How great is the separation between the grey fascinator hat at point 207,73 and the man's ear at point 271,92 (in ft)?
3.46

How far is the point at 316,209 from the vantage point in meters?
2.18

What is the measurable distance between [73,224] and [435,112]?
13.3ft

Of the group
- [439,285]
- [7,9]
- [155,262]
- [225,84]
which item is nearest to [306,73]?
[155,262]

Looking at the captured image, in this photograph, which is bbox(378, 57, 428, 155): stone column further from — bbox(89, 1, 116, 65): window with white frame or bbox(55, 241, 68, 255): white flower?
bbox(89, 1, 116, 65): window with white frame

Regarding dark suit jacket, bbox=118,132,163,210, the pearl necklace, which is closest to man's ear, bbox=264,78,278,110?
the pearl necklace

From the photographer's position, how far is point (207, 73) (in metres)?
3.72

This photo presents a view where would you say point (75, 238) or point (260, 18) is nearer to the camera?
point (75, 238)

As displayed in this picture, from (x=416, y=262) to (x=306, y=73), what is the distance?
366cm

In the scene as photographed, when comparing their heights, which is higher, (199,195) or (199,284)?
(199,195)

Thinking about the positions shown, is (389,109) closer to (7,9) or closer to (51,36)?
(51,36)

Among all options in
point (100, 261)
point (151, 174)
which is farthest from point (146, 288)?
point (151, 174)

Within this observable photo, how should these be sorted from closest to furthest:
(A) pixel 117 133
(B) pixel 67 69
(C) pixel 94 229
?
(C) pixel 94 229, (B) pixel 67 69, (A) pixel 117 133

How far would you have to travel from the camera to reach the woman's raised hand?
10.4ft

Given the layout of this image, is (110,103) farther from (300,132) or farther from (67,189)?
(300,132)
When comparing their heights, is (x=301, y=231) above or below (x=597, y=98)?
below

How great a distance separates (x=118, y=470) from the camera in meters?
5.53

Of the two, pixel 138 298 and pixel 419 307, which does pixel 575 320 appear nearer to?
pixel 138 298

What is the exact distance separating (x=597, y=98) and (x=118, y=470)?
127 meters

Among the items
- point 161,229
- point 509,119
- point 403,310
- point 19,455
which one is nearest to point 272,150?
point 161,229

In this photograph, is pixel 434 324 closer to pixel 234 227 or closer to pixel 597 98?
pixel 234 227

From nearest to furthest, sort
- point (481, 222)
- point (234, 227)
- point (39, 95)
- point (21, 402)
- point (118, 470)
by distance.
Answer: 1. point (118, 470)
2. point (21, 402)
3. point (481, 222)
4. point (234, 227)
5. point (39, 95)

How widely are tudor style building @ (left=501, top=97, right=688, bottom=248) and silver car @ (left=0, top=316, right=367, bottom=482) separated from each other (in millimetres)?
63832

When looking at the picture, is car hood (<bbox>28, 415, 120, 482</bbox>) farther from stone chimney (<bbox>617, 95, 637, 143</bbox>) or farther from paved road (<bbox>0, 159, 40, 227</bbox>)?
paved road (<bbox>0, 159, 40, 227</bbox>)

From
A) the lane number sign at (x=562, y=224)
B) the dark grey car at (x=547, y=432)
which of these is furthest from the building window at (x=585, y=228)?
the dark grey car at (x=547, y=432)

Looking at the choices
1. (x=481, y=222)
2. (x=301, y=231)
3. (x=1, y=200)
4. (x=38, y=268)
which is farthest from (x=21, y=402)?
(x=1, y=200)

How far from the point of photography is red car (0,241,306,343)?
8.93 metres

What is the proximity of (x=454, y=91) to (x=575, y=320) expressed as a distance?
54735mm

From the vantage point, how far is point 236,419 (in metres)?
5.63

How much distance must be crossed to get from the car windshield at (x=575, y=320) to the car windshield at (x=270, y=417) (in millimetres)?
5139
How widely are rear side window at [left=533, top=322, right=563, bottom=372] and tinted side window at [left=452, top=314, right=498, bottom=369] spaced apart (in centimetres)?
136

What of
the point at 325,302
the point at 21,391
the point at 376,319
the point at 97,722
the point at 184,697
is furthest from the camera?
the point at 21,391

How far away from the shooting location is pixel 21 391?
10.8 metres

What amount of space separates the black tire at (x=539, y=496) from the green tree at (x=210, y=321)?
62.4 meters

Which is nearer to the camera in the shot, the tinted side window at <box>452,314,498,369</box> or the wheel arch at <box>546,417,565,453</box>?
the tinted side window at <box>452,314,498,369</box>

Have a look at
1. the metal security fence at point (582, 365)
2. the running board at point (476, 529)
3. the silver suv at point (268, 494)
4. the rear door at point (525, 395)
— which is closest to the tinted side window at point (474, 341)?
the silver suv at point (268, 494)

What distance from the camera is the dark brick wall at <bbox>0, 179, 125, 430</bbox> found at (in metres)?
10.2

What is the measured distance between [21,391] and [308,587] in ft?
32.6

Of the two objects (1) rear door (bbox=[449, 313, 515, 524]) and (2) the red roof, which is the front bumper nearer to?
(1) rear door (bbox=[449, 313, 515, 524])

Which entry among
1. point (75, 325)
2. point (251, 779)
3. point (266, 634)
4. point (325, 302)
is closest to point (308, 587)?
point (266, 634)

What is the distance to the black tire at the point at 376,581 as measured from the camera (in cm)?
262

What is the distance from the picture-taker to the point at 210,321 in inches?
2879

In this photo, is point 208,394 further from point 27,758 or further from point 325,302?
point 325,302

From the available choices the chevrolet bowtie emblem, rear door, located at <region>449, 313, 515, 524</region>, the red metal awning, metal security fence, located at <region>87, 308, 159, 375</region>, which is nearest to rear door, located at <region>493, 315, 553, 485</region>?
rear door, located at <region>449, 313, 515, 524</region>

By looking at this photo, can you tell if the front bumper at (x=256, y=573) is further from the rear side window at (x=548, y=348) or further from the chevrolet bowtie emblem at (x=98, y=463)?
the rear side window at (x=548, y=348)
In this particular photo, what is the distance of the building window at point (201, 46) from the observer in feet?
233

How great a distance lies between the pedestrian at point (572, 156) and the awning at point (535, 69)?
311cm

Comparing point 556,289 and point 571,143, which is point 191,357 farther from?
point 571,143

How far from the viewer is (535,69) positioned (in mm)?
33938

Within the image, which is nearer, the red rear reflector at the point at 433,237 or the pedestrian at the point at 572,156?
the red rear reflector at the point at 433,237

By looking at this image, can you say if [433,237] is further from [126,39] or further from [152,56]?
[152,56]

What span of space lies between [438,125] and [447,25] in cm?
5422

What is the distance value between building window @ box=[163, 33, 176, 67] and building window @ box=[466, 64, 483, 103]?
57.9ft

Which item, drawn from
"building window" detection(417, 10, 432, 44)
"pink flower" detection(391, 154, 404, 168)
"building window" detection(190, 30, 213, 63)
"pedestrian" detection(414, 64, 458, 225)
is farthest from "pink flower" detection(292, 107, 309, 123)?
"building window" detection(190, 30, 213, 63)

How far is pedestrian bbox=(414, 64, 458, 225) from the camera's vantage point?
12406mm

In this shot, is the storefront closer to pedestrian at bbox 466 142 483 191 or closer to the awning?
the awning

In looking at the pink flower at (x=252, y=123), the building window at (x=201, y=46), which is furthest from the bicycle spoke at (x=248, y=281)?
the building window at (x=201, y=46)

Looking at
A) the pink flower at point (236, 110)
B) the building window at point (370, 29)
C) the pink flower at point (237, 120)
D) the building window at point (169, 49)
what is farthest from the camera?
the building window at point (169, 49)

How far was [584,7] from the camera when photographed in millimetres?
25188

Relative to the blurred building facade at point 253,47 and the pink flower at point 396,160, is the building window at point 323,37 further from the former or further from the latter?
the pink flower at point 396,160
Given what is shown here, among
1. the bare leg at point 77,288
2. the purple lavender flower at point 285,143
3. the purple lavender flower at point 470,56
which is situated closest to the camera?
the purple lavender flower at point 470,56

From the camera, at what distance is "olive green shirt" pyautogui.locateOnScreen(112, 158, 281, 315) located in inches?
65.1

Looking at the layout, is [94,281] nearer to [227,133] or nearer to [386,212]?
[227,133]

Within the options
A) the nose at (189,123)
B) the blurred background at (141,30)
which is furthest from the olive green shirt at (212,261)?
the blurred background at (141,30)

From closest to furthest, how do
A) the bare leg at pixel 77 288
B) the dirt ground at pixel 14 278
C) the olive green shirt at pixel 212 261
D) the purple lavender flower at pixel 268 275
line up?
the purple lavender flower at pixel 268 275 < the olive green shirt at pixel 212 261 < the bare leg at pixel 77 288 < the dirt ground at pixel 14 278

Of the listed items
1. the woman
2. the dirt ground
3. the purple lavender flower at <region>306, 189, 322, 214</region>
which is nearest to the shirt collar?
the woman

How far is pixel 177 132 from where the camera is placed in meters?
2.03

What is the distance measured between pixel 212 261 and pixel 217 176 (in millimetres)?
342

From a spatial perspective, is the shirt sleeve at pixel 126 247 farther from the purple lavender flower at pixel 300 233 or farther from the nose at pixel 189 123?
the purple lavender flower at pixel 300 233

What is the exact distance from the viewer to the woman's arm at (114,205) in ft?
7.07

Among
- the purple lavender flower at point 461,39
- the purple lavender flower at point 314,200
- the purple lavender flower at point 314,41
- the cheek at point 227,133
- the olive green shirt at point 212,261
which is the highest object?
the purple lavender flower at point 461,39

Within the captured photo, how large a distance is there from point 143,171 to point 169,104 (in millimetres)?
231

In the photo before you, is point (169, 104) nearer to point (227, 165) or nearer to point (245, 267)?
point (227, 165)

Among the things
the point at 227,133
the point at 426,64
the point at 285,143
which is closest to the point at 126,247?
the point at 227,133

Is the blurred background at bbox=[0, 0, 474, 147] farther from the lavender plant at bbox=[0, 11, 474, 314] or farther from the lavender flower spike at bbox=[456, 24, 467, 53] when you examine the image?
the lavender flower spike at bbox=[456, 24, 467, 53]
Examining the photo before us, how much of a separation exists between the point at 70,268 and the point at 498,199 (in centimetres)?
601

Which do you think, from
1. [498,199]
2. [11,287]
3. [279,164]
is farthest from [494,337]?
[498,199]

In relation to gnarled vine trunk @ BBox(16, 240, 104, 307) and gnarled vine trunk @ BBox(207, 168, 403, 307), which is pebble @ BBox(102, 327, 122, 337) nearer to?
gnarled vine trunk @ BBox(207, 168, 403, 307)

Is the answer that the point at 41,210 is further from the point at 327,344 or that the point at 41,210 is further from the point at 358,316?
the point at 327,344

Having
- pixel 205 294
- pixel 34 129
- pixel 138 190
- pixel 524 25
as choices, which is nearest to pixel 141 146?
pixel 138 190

# Work to complete:
Copy out the entries above word for word, beginning with the line that contains "Within the options" and continuing through the line that contains "the purple lavender flower at pixel 268 275 <".

# Worked answer:
Within the options
A) the nose at (189,123)
B) the blurred background at (141,30)
which is furthest from the olive green shirt at (212,261)?
the blurred background at (141,30)

From closest to furthest, how do
A) the bare leg at pixel 77 288
B) the dirt ground at pixel 14 278
C) the olive green shirt at pixel 212 261
D) the purple lavender flower at pixel 268 275
line up?
the purple lavender flower at pixel 268 275 < the olive green shirt at pixel 212 261 < the bare leg at pixel 77 288 < the dirt ground at pixel 14 278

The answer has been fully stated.